* _Texto dado_:
§ §

Ante
la conjura del poder, la conjura de la poesía.
El tiempo humano, esa impresión de duración en la que
el hombre ha transfigurado su vivir, ha terminado por convertirse en altar desendiosado.
Grosso modo, se vive para la jornada que ha de venir, mientras se acalla el rumor
de lo presente y el manar de nuestra propia sangre.
Producto de una conjura -la conjura de un poder
que sólo admite el vasallaje de los muchos en favor de los pocos-, resulta imperdonable
el hecho de que, a estas alturas de la historia, tantos seres humanos tengamos que
ser víctimas de ese inmenso molino ideado exclusivamente para triturar aquello que
nace en los afluentes de la vida anímica.
Se ha instaurado la ilusión de que ese engañoso artefacto
de poder muele hechos, actos y gestos: humano obrar promulgado en un tiempo que
corre veloz, segundo a segundo (y, paradójicamente, sin tiempo para la pausa),
cuando la realidad es que lo que pulveriza es el asomo de la vida espiritual,
nuestra sed de atemporalidad, nuestra gana y derecho a respirar eternidad.

§ §

* _Registros_:
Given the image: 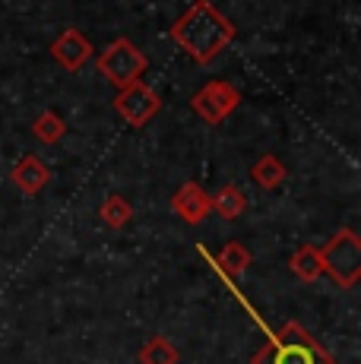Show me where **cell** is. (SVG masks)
I'll return each instance as SVG.
<instances>
[{
  "mask_svg": "<svg viewBox=\"0 0 361 364\" xmlns=\"http://www.w3.org/2000/svg\"><path fill=\"white\" fill-rule=\"evenodd\" d=\"M171 38L178 41V48H184L187 58H193V64H210L235 38V26L222 16L216 6H210L206 0H197L171 26Z\"/></svg>",
  "mask_w": 361,
  "mask_h": 364,
  "instance_id": "obj_1",
  "label": "cell"
},
{
  "mask_svg": "<svg viewBox=\"0 0 361 364\" xmlns=\"http://www.w3.org/2000/svg\"><path fill=\"white\" fill-rule=\"evenodd\" d=\"M251 364H333V355L298 320H291L254 355Z\"/></svg>",
  "mask_w": 361,
  "mask_h": 364,
  "instance_id": "obj_2",
  "label": "cell"
},
{
  "mask_svg": "<svg viewBox=\"0 0 361 364\" xmlns=\"http://www.w3.org/2000/svg\"><path fill=\"white\" fill-rule=\"evenodd\" d=\"M323 272L339 285V289H352L361 279V241L352 228H339L336 235L320 247Z\"/></svg>",
  "mask_w": 361,
  "mask_h": 364,
  "instance_id": "obj_3",
  "label": "cell"
},
{
  "mask_svg": "<svg viewBox=\"0 0 361 364\" xmlns=\"http://www.w3.org/2000/svg\"><path fill=\"white\" fill-rule=\"evenodd\" d=\"M95 67H99V73L105 76L111 86L124 89L140 80L146 73V67H149V60H146V54L130 38H114L105 51L95 58Z\"/></svg>",
  "mask_w": 361,
  "mask_h": 364,
  "instance_id": "obj_4",
  "label": "cell"
},
{
  "mask_svg": "<svg viewBox=\"0 0 361 364\" xmlns=\"http://www.w3.org/2000/svg\"><path fill=\"white\" fill-rule=\"evenodd\" d=\"M241 105V92L225 80H212L203 89L190 95V108L200 121L206 124H222L228 114H235V108Z\"/></svg>",
  "mask_w": 361,
  "mask_h": 364,
  "instance_id": "obj_5",
  "label": "cell"
},
{
  "mask_svg": "<svg viewBox=\"0 0 361 364\" xmlns=\"http://www.w3.org/2000/svg\"><path fill=\"white\" fill-rule=\"evenodd\" d=\"M158 108H162L158 92L152 86H146V82H140V80L130 82V86H124L114 99V111L130 124V127H146V124L158 114Z\"/></svg>",
  "mask_w": 361,
  "mask_h": 364,
  "instance_id": "obj_6",
  "label": "cell"
},
{
  "mask_svg": "<svg viewBox=\"0 0 361 364\" xmlns=\"http://www.w3.org/2000/svg\"><path fill=\"white\" fill-rule=\"evenodd\" d=\"M51 58L67 73H80L92 60V45H89V38L80 29H67L64 35H58V41H51Z\"/></svg>",
  "mask_w": 361,
  "mask_h": 364,
  "instance_id": "obj_7",
  "label": "cell"
},
{
  "mask_svg": "<svg viewBox=\"0 0 361 364\" xmlns=\"http://www.w3.org/2000/svg\"><path fill=\"white\" fill-rule=\"evenodd\" d=\"M171 209L187 222V225H200V222L210 215V193L197 184V181H187L175 191L171 197Z\"/></svg>",
  "mask_w": 361,
  "mask_h": 364,
  "instance_id": "obj_8",
  "label": "cell"
},
{
  "mask_svg": "<svg viewBox=\"0 0 361 364\" xmlns=\"http://www.w3.org/2000/svg\"><path fill=\"white\" fill-rule=\"evenodd\" d=\"M10 178L26 197H38V193L48 187V181H51V171H48V165L41 162L38 156H23L16 165H13Z\"/></svg>",
  "mask_w": 361,
  "mask_h": 364,
  "instance_id": "obj_9",
  "label": "cell"
},
{
  "mask_svg": "<svg viewBox=\"0 0 361 364\" xmlns=\"http://www.w3.org/2000/svg\"><path fill=\"white\" fill-rule=\"evenodd\" d=\"M210 209H216L222 219L235 222V219H241V215H244L247 197H244V191H241V187L225 184V187H219V191L210 197Z\"/></svg>",
  "mask_w": 361,
  "mask_h": 364,
  "instance_id": "obj_10",
  "label": "cell"
},
{
  "mask_svg": "<svg viewBox=\"0 0 361 364\" xmlns=\"http://www.w3.org/2000/svg\"><path fill=\"white\" fill-rule=\"evenodd\" d=\"M289 178V168L282 165V159L276 156H260L251 168V181L257 187H263V191H276V187H282Z\"/></svg>",
  "mask_w": 361,
  "mask_h": 364,
  "instance_id": "obj_11",
  "label": "cell"
},
{
  "mask_svg": "<svg viewBox=\"0 0 361 364\" xmlns=\"http://www.w3.org/2000/svg\"><path fill=\"white\" fill-rule=\"evenodd\" d=\"M291 272H295L301 282H314V279L323 276V263H320V247H311V244H304V247H298L295 254H291Z\"/></svg>",
  "mask_w": 361,
  "mask_h": 364,
  "instance_id": "obj_12",
  "label": "cell"
},
{
  "mask_svg": "<svg viewBox=\"0 0 361 364\" xmlns=\"http://www.w3.org/2000/svg\"><path fill=\"white\" fill-rule=\"evenodd\" d=\"M251 250L244 247L241 241H228L225 247L219 250V257H216V263L222 266V272L225 276H241V272H247L251 269Z\"/></svg>",
  "mask_w": 361,
  "mask_h": 364,
  "instance_id": "obj_13",
  "label": "cell"
},
{
  "mask_svg": "<svg viewBox=\"0 0 361 364\" xmlns=\"http://www.w3.org/2000/svg\"><path fill=\"white\" fill-rule=\"evenodd\" d=\"M32 133L38 136V143L54 146L58 139H64L67 124H64V117H60L54 108H45V111H41V114L36 117V121H32Z\"/></svg>",
  "mask_w": 361,
  "mask_h": 364,
  "instance_id": "obj_14",
  "label": "cell"
},
{
  "mask_svg": "<svg viewBox=\"0 0 361 364\" xmlns=\"http://www.w3.org/2000/svg\"><path fill=\"white\" fill-rule=\"evenodd\" d=\"M140 361L143 364H178L180 352L171 346V339H165V336H152V339L140 348Z\"/></svg>",
  "mask_w": 361,
  "mask_h": 364,
  "instance_id": "obj_15",
  "label": "cell"
},
{
  "mask_svg": "<svg viewBox=\"0 0 361 364\" xmlns=\"http://www.w3.org/2000/svg\"><path fill=\"white\" fill-rule=\"evenodd\" d=\"M99 215H102V222H105L108 228H124L130 219H134V206H130L121 193H111V197L102 200Z\"/></svg>",
  "mask_w": 361,
  "mask_h": 364,
  "instance_id": "obj_16",
  "label": "cell"
}]
</instances>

§ §

* _Qué harás_:
**1)** Indica si cada afirmación concuerda con el texto sobre la conjura del poder y la poesía; responde sí o no y cita las palabras exactas del texto que lo deciden. (a) El tiempo humano ha acabado convertido en un altar desendiosado. (b) El poder solo admite el vasallaje de los pocos en favor de los muchos. (c) Lo que en realidad pulveriza el artefacto de poder son hechos, actos y gestos.
**2)** Retoma el texto sobre la conjura del poder y la poesía justo después de su última oración y continúalo.

* _Respuestas esperadas_:
**1)**
(a) Sí: «ha terminado por convertirse en altar desendiosado».
(b) No: «sólo admite el vasallaje de los muchos en favor de los pocos».
(c) No: «la realidad es que lo que pulveriza es el asomo de la vida espiritual».

**2)**
Pero, ¿a qué viene esta amorfa perorata para
celebrar la concelebración del culto al decir poético? Pues, a la sencilla deducción
de que el culto de la poesía nace, también, de otra conjura: la conjura de
mostrar siempre el envés de la hoja, la cara oculta de la luna, el nadir que no
se desea presentir; la conjura de revelar, si no verdades, al menos sí, certezas
de un vivir posible y más allegado a las caridades del alma; la conjura que
desnuda una mentira que, agazapada tras las solapas de un petulante señor cara
de trámite, succiona la sangre del desprevenido ser que, de buena fe, le escucha.
Voces de todos los calibres, tonos y timbres,
voces de escuchas que anotan todo lo dictado, lo revelado y lo secreto. Voces
que han sido, ante todo y primeramente, puro oído. Y que en su condición de receptivo
ombligo han auscultado suelo y cielo reverenciosamente, para legar la palabra
de la Diosa. Voces que, aunque hayan sido obligadas a hablar desde el desierto,
no dejarán de filtrar sus susurros en todo pabellón de oreja, en el mismísimo lóbulo
de los oídos amaestrados.
Su conjura no opera cual opera la conjura del poder,
porque la poesía opera a trastiendas, lentamente y sin descanso. Porque lo que
le impulsa, anima y motiva no es la voluntad de poder, sino la gana de ser.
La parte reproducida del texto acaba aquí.